--- Excerpt to read ---
Nirdoshi () is a 1967 Indian Telugu-language crime drama film, produced by N. Ramabrahmam under the Sri Gowthami Pictures banner and directed by V. Dada Mirasi. It stars N. T. Rama Rao and Savitri, with music composed by Ghantasala.

Plot 
Ananda Rao and Sundaram are identical twins. Ananda Rao is a hardcore criminal, drunkard, and womaniser. He implicates Sundaram in a bank robbery and the court has sentenced him to 7 years of jail. One night Sundaram escapes, reaches his brother, and tells him that he is innocent. Ananda Rao calls Police, and Sundaram tries to escape, in the quarrel Anand Rao dies of a heart attack, and Sundaram exchanges their clothes and starts acting like Ananda Rao. Since then he has to face many problems, protecting himself from his brother's gang men and its leader Gangadharam; the second one Kamala, daughter of Ramesam, who is engaged to Ananda Rao, and the third comes as Lakshmi, the abandoned wife of Ananda Rao, who arrives with the child and with no other choice, he keeps her as a maid.

--- What is expected ---
Switch "crime drama" to "family drama" and write out the Nirdoshi text from "Nirdoshi () is" up to and including "composed by Ghantasala.".

--- Material ---
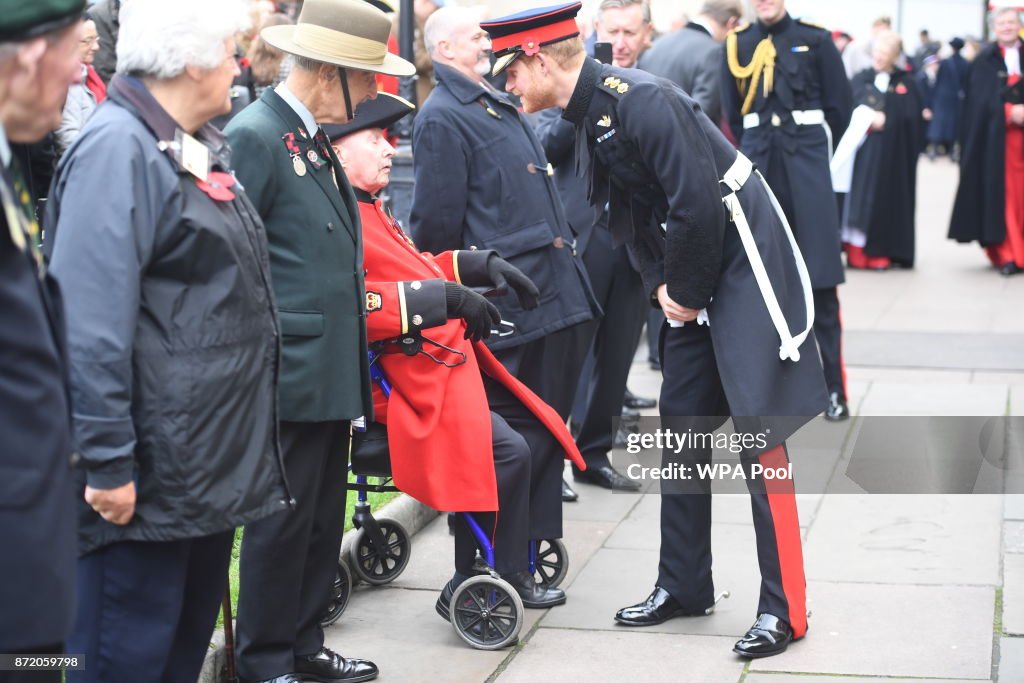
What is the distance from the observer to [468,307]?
463 cm

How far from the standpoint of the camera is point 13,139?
2629 millimetres

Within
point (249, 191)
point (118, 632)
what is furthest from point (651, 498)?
point (118, 632)

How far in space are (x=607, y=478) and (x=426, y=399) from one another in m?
2.48

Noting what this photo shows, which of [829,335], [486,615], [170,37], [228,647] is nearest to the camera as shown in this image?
[170,37]

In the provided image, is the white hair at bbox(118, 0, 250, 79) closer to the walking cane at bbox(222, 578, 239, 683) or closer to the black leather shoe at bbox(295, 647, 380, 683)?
the walking cane at bbox(222, 578, 239, 683)

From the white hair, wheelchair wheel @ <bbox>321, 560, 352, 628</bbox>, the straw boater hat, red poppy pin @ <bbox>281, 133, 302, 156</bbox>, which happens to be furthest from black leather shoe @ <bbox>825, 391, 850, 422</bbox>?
the white hair

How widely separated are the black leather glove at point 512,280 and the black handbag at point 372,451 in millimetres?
639

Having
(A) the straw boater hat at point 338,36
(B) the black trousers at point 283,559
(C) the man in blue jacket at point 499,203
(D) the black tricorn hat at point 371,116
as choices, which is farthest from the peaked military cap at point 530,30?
(B) the black trousers at point 283,559

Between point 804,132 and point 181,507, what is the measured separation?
559 centimetres

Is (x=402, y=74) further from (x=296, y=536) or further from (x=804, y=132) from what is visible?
(x=804, y=132)

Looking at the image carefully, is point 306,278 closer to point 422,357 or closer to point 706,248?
point 422,357

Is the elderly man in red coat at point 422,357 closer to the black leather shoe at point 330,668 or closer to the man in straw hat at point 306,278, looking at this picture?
the man in straw hat at point 306,278

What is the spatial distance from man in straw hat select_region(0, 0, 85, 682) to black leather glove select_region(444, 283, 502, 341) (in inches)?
81.4

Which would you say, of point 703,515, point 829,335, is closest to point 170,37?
point 703,515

--- Answer below ---
Nirdoshi () is a 1967 Indian Telugu-language family drama film, produced by N. Ramabrahmam under the Sri Gowthami Pictures banner and directed by V. Dada Mirasi. It stars N. T. Rama Rao and Savitri, with music composed by Ghantasala.